Usually instruction is fetch+decode, then execute. If execute doesn't involve any memory transfers, ARM does prefetch of next opcode and last cycle of instruction N and first of N+1 fold. So basically execution time of N+1 instruction depends on what N was... And of course if you modify PC things get even more interesting - beacuse prefetch queue has to be flushed.
This is also why some instructions add +8 to PC, and some +12 - it all depends on when exacly PC is being used, 2nd or 3rd cycle of the instruction in question.

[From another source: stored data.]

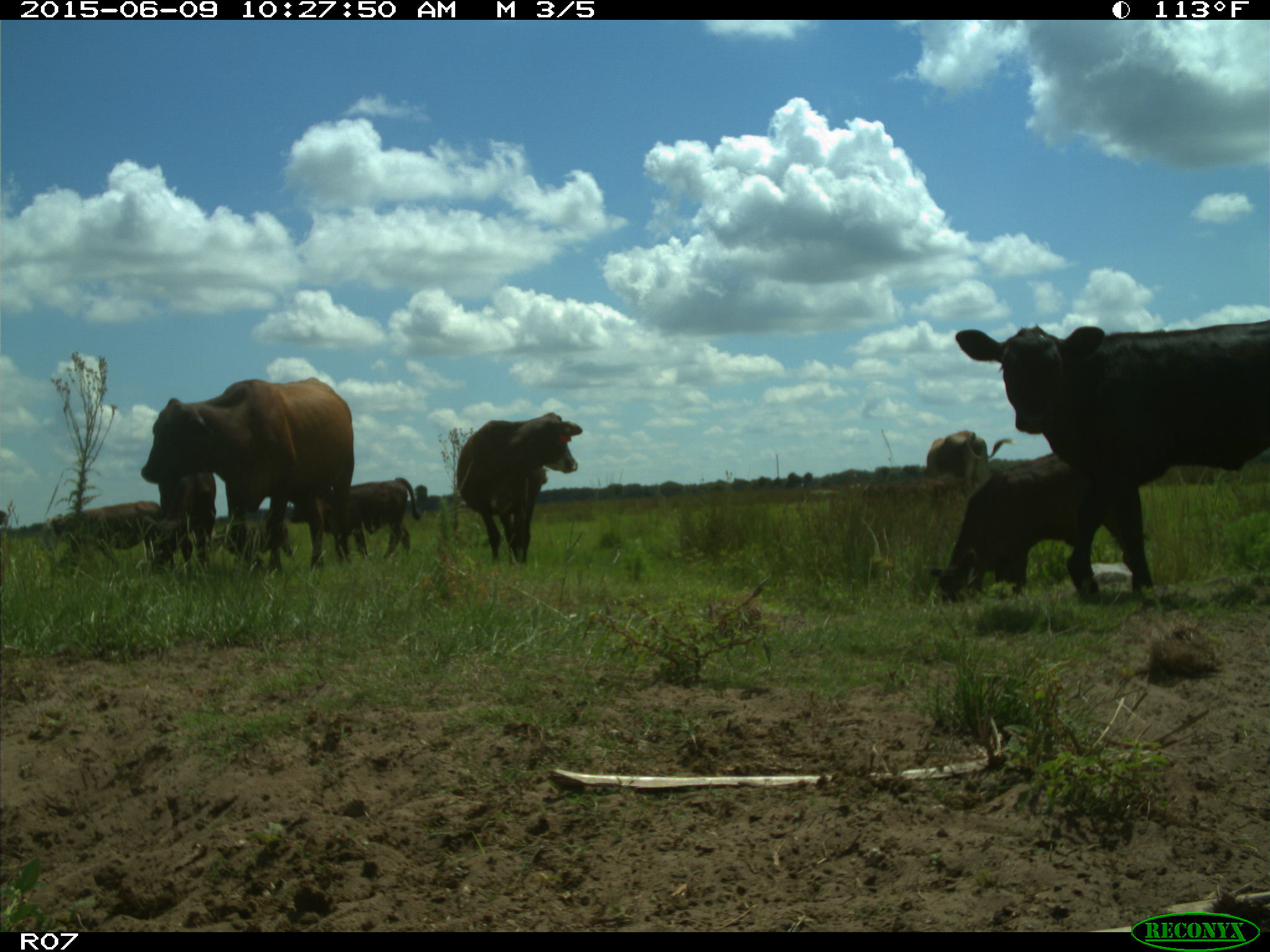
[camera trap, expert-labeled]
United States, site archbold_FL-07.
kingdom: Animalia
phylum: Chordata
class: Mammalia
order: Artiodactyla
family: Bovidae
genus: Bos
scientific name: Bos taurus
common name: domestic cow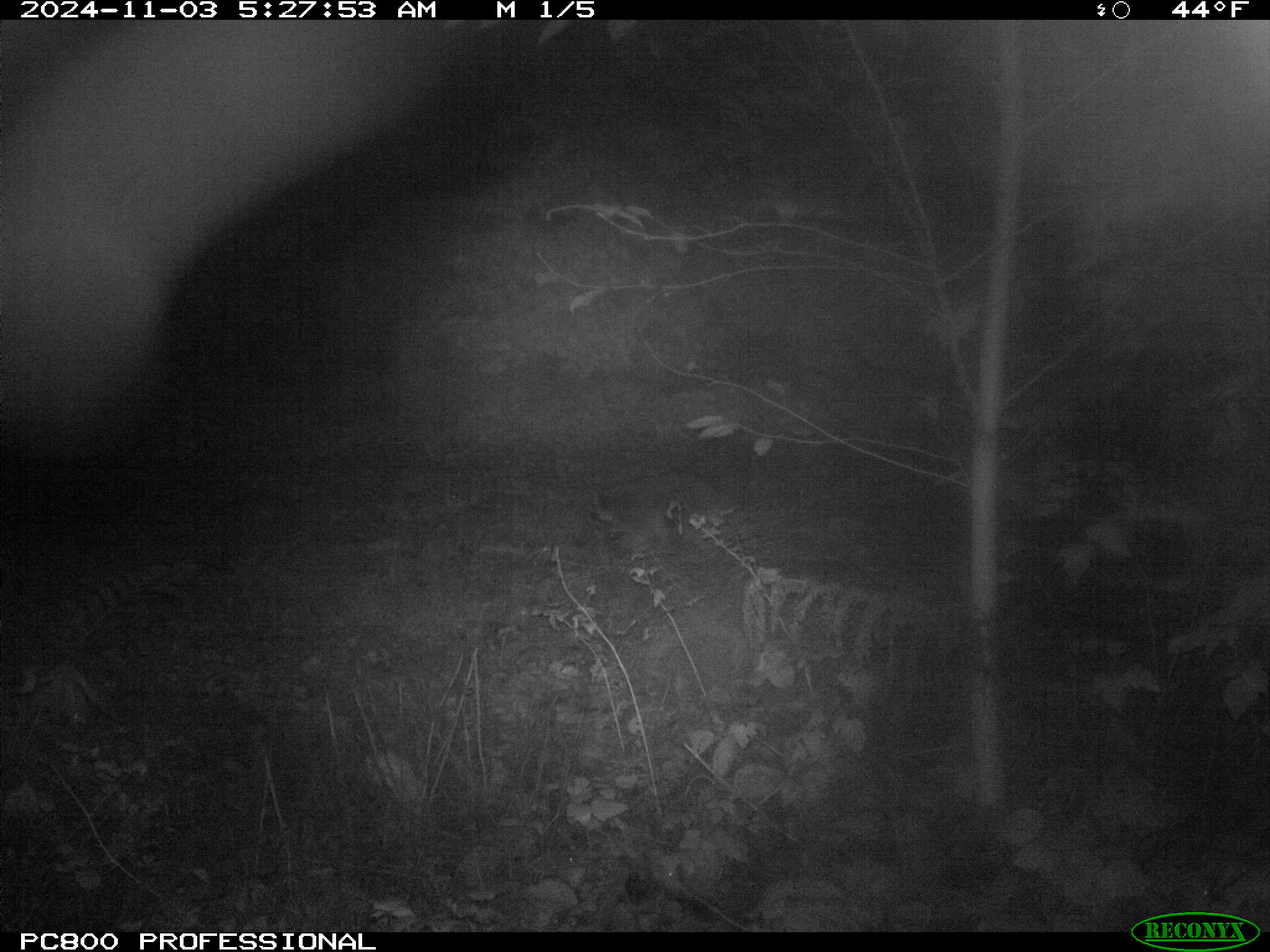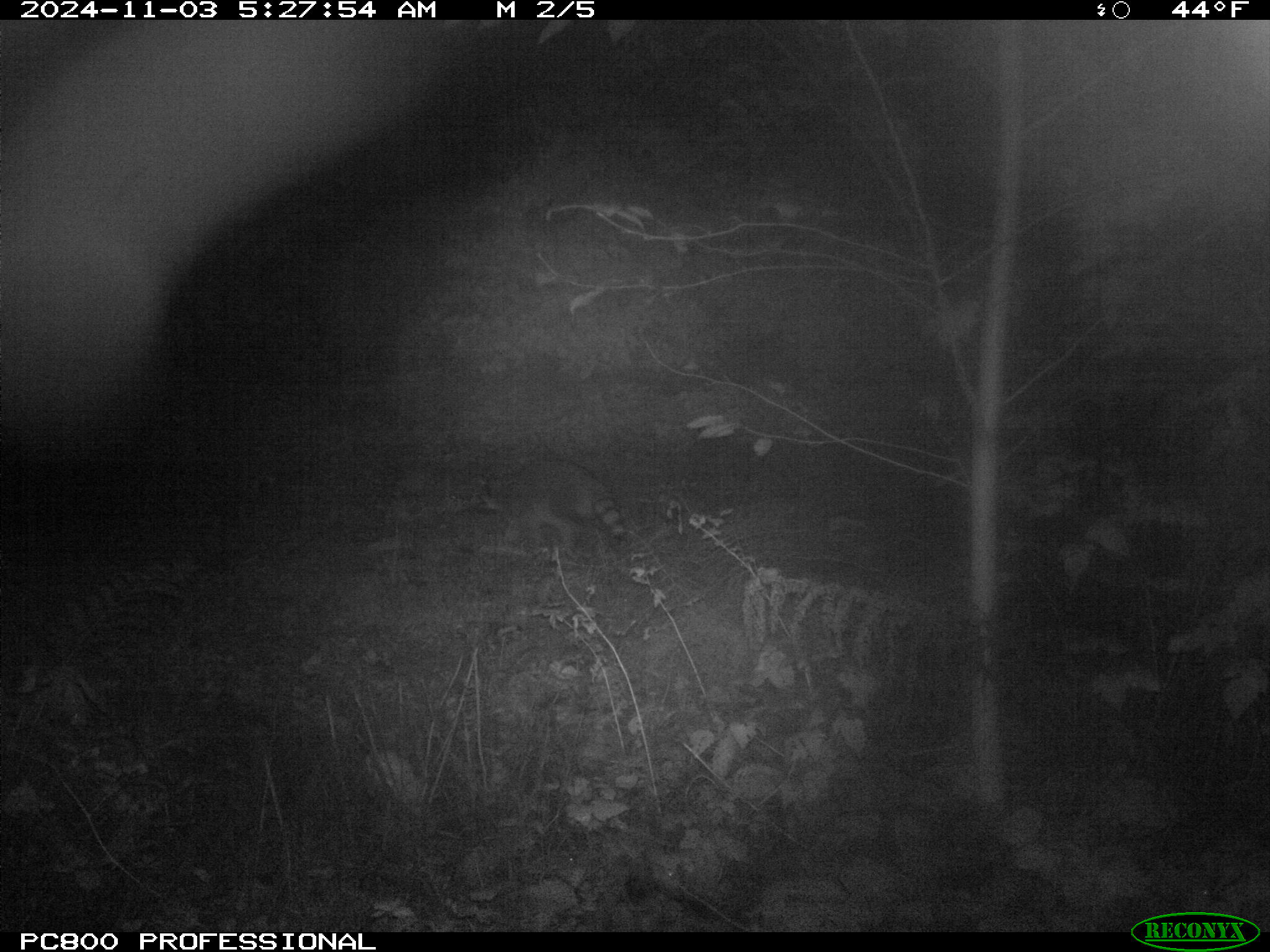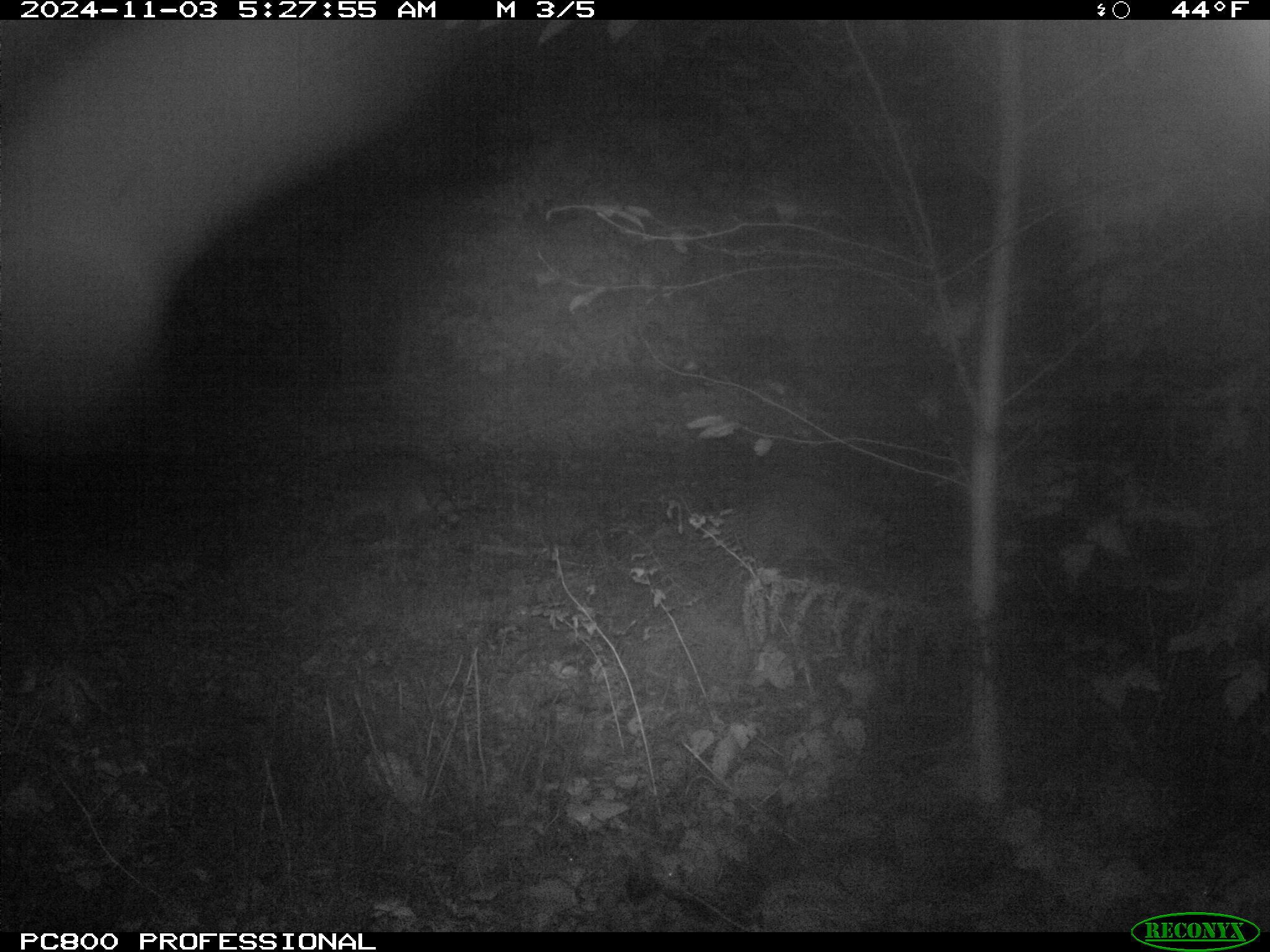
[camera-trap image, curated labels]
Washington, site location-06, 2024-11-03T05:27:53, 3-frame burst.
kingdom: Animalia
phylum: Chordata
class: Mammalia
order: Carnivora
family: Procyonidae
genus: Procyon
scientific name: Procyon lotor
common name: common raccoon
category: raccoon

I still have no idea why am I getting .5 differences, maybe the internal clock is 2x faster than memory access, but it all fits in more or less. Loads are longer than stores due to additional cycle for possible abort situation (in which case Rd has to rolled back). Also, in the light of what I just said, measuring execution times with long sequences of one opcode is probably not the best way to do it...

Anyway, B/BL are whooping 3 cycles. SUB PC,4 is only .5 cycle longer then SUB Rx,4 (where x != 15) though. Don't ask me why.
I'm also proud to announce I got it right and PC used in barrel shifter operations will be +8 if the shift is specified in opcode, or +12 if it's in Rs. What's more, PC can be base of the shift, and same rules apply as well. This is for Data processing, as manual says single load/store may not use PC in that way (but I wouldn't bet on it, maybe I'll even try to test that case too).

As for ADPCM - "ChuChu Rocket!" was suffering from the same bug that "Love Hina" was and now plays music so much better. It also has lots of type 2 samples with LSA != 0 and it seems reseting decoder to 0/127 works in those cases as well. Problem is, most of the time such reset doesn't produce noise if it's wrong, rather it makes the sound too quiet or click a bit. Hard to tell - seems right to me though.